GABA, type II pneumocyte, NKX2-1, PD-L1, polyamines, STK11, putrescine, neuroendocrine


This dissertation covers a variety of the genetic and molecular abnormalities of lung adenocarcinoma with an emphasis on STK11 loss and its implications on immunotherapy response. Given that lung cancer is the leading cancer killer, novel therapies are in great demand. In particular, immunotherapy has shown some of the most promise in the last decade but remains limited due to nearly 80% of patients not significantly responding. This dissertation aims to molecularly characterize lung adenocarcinoma while attempting to explain the reason why patients with STK11 loss do not respond to immunotherapy.

In the first chapter we discuss the relationship between ancestry and mutational frequency in lung adenocarcinoma. We performed next generation sequencing on over 100 tumors from Hispanic patients. From whole blood, we calculated ancestry using a panel of single nucleotide polymorphisms. Our analysis revealed that Indigenous American ancestry is highly associated with an increased rate of EGFR mutations despite smoking status. Further studies will be needed to determine whether this change in frequency can be attributed to the environment or if polymorphisms associated with this ancestry can predispose patients to the acquisition of lung cancers driven by EGFR.

Chapter 2 is focused on the classification and characterization of patients with mutations in STK11. First, we developed a novel signature for the prediction of STK11 loss of function in lung adenocarcinoma patients. We further describe the inverse relationship of the polyamine pathway with gene expression markers of immune response suggesting that polyamines may be the result of immune suppression in patients with STK11 loss of function. Finally, using LC-MS we show that patients with loss of function in STK11 upregulate putrescine and GABA amongst other metabolites.
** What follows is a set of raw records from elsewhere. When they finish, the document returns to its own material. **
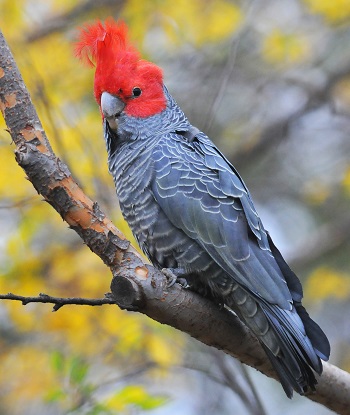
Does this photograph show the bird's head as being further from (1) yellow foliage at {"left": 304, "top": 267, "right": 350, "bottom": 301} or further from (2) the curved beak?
(1) yellow foliage at {"left": 304, "top": 267, "right": 350, "bottom": 301}

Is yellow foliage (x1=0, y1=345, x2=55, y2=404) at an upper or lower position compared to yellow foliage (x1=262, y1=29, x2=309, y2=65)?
lower

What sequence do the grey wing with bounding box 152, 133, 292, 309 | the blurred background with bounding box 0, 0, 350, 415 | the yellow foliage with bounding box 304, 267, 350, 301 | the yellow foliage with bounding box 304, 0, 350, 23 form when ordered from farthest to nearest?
the yellow foliage with bounding box 304, 267, 350, 301, the yellow foliage with bounding box 304, 0, 350, 23, the blurred background with bounding box 0, 0, 350, 415, the grey wing with bounding box 152, 133, 292, 309

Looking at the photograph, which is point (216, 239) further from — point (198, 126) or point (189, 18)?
point (189, 18)

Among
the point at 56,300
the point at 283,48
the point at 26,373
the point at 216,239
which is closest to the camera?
the point at 56,300

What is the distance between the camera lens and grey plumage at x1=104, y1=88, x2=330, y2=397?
11.6 feet

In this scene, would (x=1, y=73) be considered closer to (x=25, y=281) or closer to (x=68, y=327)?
(x=25, y=281)

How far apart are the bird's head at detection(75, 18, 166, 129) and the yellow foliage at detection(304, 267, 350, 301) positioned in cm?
381

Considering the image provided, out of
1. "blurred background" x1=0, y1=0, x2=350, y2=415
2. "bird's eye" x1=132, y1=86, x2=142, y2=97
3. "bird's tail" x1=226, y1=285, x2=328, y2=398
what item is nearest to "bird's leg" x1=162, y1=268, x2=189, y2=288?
"bird's tail" x1=226, y1=285, x2=328, y2=398

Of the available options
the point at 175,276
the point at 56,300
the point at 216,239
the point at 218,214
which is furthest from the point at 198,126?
the point at 56,300

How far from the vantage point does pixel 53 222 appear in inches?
293

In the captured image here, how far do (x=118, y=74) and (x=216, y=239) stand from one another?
129 cm

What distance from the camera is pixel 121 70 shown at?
13.9ft

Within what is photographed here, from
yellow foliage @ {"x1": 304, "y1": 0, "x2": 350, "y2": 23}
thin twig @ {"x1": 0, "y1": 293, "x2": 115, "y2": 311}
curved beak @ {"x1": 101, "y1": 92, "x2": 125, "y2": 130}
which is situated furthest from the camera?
yellow foliage @ {"x1": 304, "y1": 0, "x2": 350, "y2": 23}

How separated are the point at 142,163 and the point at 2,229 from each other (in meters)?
3.65
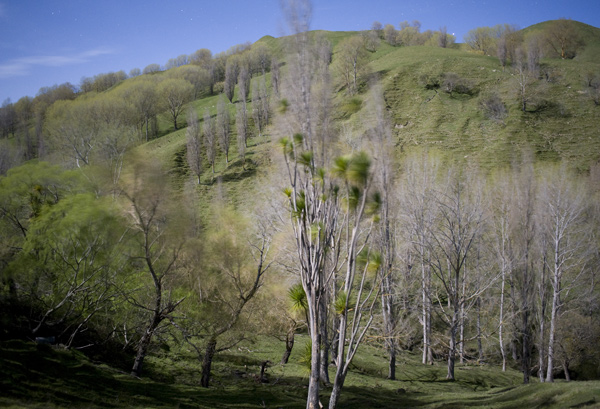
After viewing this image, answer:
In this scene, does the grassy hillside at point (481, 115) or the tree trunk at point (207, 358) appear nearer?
the tree trunk at point (207, 358)

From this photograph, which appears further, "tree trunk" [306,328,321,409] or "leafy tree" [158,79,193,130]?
"leafy tree" [158,79,193,130]

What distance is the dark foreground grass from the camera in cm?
1166

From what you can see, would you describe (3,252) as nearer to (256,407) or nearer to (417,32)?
(256,407)

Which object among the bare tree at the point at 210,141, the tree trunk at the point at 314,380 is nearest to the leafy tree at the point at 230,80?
the bare tree at the point at 210,141

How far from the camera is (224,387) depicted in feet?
60.6

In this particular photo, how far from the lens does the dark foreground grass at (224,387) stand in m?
11.7

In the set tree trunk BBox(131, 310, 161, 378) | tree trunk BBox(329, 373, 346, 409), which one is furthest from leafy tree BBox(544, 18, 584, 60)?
tree trunk BBox(329, 373, 346, 409)

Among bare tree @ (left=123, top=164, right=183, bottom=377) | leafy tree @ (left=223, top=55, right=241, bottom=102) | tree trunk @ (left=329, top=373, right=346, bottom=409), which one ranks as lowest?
tree trunk @ (left=329, top=373, right=346, bottom=409)

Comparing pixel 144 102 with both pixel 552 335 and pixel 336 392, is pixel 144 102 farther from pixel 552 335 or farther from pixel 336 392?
pixel 336 392

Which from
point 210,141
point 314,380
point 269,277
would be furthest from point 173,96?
point 314,380

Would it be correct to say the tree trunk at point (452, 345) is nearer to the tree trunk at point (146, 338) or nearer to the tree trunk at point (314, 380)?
the tree trunk at point (314, 380)

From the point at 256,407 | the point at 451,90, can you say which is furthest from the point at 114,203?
the point at 451,90

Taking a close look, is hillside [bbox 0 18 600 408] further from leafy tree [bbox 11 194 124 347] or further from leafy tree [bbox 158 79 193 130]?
leafy tree [bbox 158 79 193 130]

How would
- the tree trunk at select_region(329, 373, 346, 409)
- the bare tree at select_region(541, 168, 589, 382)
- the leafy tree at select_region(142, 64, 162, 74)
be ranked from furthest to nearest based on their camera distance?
the leafy tree at select_region(142, 64, 162, 74) → the bare tree at select_region(541, 168, 589, 382) → the tree trunk at select_region(329, 373, 346, 409)
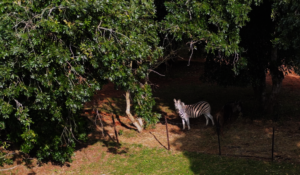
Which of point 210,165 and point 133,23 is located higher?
point 133,23

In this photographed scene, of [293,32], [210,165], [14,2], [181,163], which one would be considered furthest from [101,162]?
[293,32]

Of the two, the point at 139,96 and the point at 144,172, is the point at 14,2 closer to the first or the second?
the point at 139,96

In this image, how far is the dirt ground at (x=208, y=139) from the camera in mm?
12781

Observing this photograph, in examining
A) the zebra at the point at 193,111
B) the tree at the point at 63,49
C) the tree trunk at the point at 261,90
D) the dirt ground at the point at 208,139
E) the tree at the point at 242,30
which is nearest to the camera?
the tree at the point at 63,49

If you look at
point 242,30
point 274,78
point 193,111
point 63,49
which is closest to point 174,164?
point 193,111

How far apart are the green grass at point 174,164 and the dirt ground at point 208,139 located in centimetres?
49

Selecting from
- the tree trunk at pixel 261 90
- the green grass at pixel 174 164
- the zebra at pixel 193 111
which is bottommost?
the green grass at pixel 174 164

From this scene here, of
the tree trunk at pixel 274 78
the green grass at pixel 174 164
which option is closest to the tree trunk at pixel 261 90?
the tree trunk at pixel 274 78

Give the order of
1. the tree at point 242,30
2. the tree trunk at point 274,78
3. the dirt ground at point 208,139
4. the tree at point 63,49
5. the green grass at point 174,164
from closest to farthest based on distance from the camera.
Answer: the tree at point 63,49, the green grass at point 174,164, the tree at point 242,30, the dirt ground at point 208,139, the tree trunk at point 274,78

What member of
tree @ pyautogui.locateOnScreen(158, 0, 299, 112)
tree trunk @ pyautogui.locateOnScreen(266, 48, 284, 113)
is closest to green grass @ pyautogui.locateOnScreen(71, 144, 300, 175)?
tree @ pyautogui.locateOnScreen(158, 0, 299, 112)

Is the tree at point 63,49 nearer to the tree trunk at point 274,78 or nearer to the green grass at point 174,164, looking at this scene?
the green grass at point 174,164

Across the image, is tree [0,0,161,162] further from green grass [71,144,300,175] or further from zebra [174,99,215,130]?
zebra [174,99,215,130]

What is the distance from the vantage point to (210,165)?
1206cm

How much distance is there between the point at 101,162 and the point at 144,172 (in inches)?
80.3
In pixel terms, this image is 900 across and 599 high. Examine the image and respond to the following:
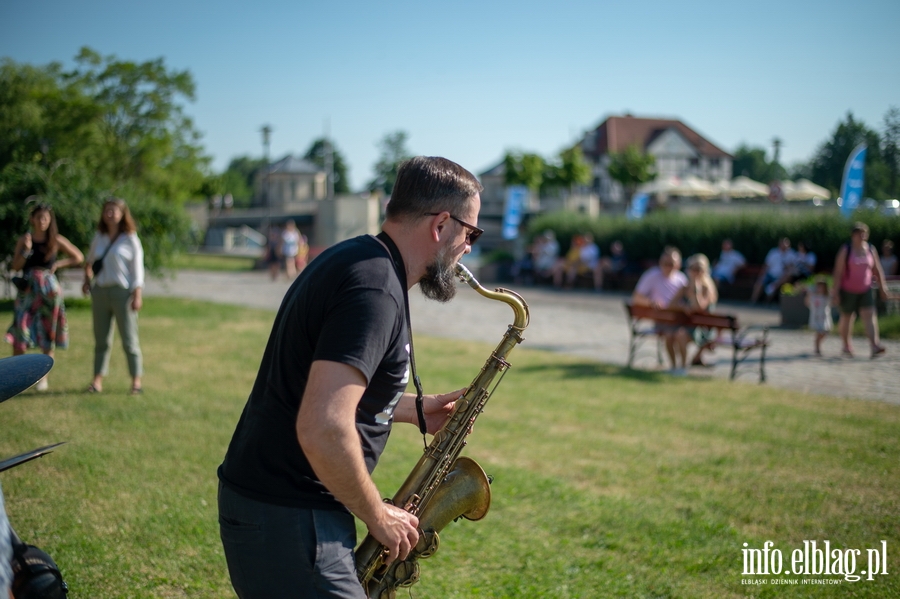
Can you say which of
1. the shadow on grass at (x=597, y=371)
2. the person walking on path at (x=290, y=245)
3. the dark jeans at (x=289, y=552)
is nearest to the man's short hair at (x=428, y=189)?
the dark jeans at (x=289, y=552)

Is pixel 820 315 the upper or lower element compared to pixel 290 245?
lower

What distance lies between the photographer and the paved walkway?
10344 mm

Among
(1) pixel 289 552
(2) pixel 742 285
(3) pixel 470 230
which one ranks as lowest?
(2) pixel 742 285

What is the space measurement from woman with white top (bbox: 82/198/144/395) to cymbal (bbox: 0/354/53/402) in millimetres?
5630

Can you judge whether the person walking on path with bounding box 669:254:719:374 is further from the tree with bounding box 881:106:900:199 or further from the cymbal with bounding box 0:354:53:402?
the cymbal with bounding box 0:354:53:402

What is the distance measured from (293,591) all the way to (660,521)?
3.37 meters

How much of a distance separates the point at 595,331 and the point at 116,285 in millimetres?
9965

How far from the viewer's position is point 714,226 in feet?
80.0

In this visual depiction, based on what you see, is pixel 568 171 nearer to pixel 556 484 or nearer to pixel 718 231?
pixel 718 231

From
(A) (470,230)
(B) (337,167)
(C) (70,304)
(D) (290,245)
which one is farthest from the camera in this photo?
(B) (337,167)

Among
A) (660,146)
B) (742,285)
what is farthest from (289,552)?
(660,146)

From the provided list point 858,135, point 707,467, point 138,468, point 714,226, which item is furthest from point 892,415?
point 714,226

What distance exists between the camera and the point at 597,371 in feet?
34.6

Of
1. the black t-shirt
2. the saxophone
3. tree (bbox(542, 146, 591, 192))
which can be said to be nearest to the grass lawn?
the saxophone
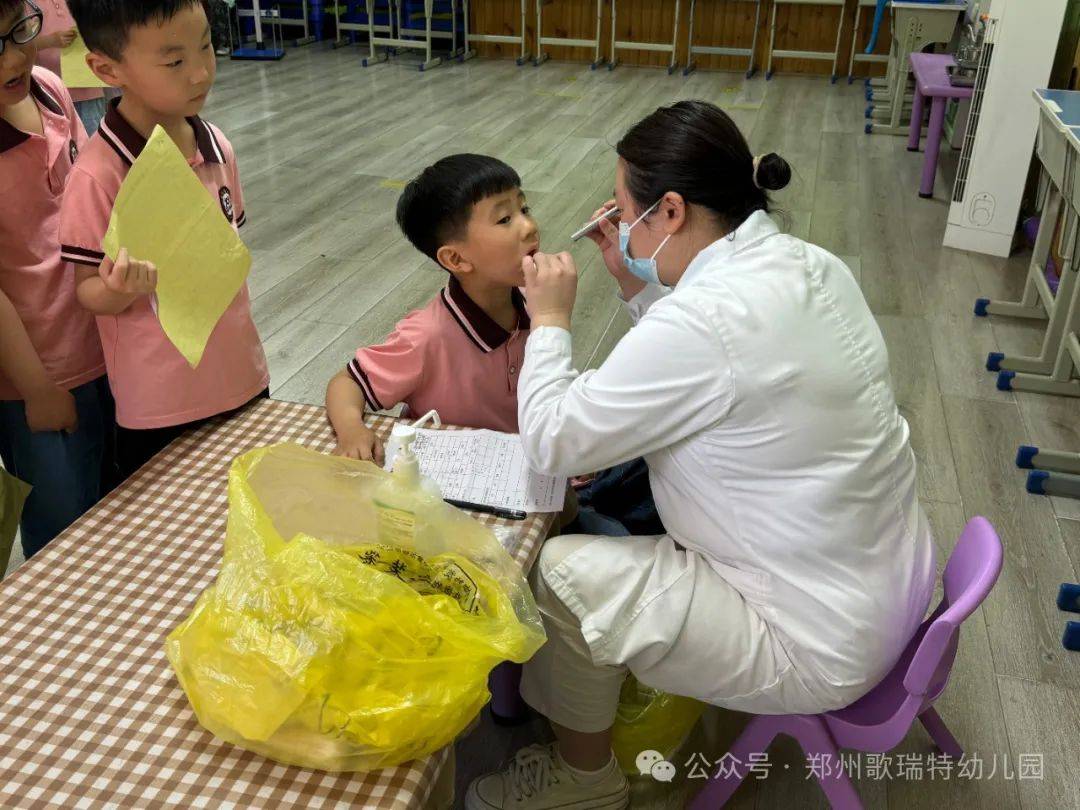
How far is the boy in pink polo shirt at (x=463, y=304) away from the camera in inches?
63.8

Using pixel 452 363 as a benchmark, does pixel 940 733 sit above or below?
below

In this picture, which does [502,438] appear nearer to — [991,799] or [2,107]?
[2,107]

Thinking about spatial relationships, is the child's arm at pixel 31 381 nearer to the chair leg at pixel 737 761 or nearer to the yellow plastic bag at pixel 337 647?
the yellow plastic bag at pixel 337 647

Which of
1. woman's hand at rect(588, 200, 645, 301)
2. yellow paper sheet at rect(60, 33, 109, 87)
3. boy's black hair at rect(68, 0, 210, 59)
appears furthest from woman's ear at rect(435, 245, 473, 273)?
yellow paper sheet at rect(60, 33, 109, 87)

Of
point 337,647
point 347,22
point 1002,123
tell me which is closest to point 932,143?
point 1002,123

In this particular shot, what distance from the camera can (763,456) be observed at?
1203 millimetres

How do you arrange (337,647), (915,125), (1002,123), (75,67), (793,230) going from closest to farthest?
(337,647) → (75,67) → (1002,123) → (793,230) → (915,125)

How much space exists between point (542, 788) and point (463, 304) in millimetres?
784

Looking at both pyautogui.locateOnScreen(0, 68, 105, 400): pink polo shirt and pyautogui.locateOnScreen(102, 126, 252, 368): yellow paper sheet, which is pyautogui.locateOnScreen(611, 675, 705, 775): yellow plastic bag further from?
pyautogui.locateOnScreen(0, 68, 105, 400): pink polo shirt

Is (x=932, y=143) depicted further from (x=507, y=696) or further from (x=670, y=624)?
(x=670, y=624)

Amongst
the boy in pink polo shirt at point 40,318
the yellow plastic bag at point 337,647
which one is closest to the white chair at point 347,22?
the boy in pink polo shirt at point 40,318

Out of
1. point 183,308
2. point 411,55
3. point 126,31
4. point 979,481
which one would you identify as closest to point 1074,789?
point 979,481

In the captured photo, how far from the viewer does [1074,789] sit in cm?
164

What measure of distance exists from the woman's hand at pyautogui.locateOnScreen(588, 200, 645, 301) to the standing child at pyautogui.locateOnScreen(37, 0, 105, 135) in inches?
38.8
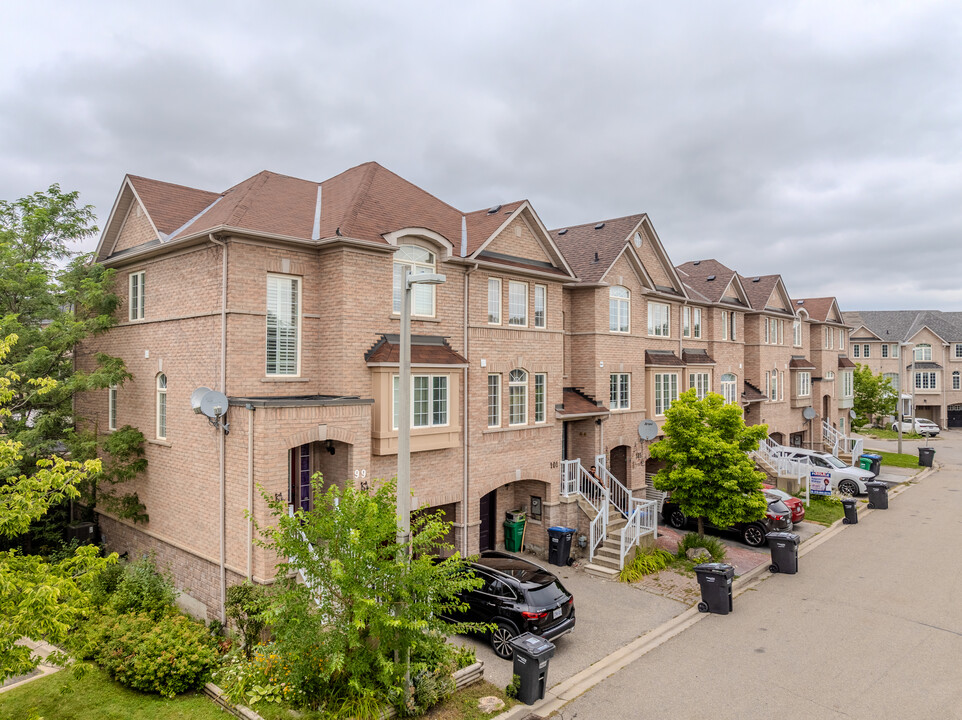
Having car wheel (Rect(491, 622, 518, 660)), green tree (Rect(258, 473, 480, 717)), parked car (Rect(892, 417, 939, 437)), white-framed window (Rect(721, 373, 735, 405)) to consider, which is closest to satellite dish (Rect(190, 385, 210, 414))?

This reveals that not only do patients upregulate genes regulating polyamine metabolism (ODC1) but that the metabolites downstream of its control are upregulated. These data also suggest a non-canonical utilization of putrescine for the synthesis of GABA.

Chapter 3 highlights the limitations of studying STK11 loss in vitro through its impact on cell lineage identity. We reveal that cell line, mouse models, and patient derived xenografts of STK11 loss unanimously lose their marker of cell lineage (NKX2-1). In addition to this loss in cell lineage, a small subset of patient tumors that lose NKX2-1 also lose hallmarks of immune modulation through inflammatory signaling and polyamine metabolism. These patient tumors that lack NKX2-1 have similar genetic changes as ex vivo models of STK11 loss suggesting that we are not accurately studying STK11 loss as it occurs in a majority of patients.

Chapter 4 is a description of in vitro experiments performed using cell lines with a small report of in vivo biomarkers of STK11 loss. We restore STK11 expression in 3 cell lines lacking STK11 function: A549, NCIH1437, and NCIH1944. We confirm that the addition of STK11 to these cell lines did not alter ODC1 expression or other patient specific biomarkers of STK11 loss. We further attempted to recapture the patient tumor phenotype of STK11 loss through the modification of metabolic stress. Other experiments focused on sensitivities or resistance as a result of STK11 loss. We conclude by displaying that KIT can be used as a biomarker for STK11 loss in vivo.

Chapter 5 is a molecular characterization of lung adenocarcinoma. We performed untargeted LC-MS on 123 patients from our MLOS cohort for proteins and metabolites. We analyzed the relationship between networks of protein, metabolite, and gene expression. We then molecularly characterized this cohort by mutations in STK11, EGFR, KRAS, TP53, and KEAP in addition to by two immune signatures for inflammatory and interferon gamma response. Finally, using the overall survival data in this cohort we identified novel metabolite, protein, and gene expression networks that can be used in patient prognosis.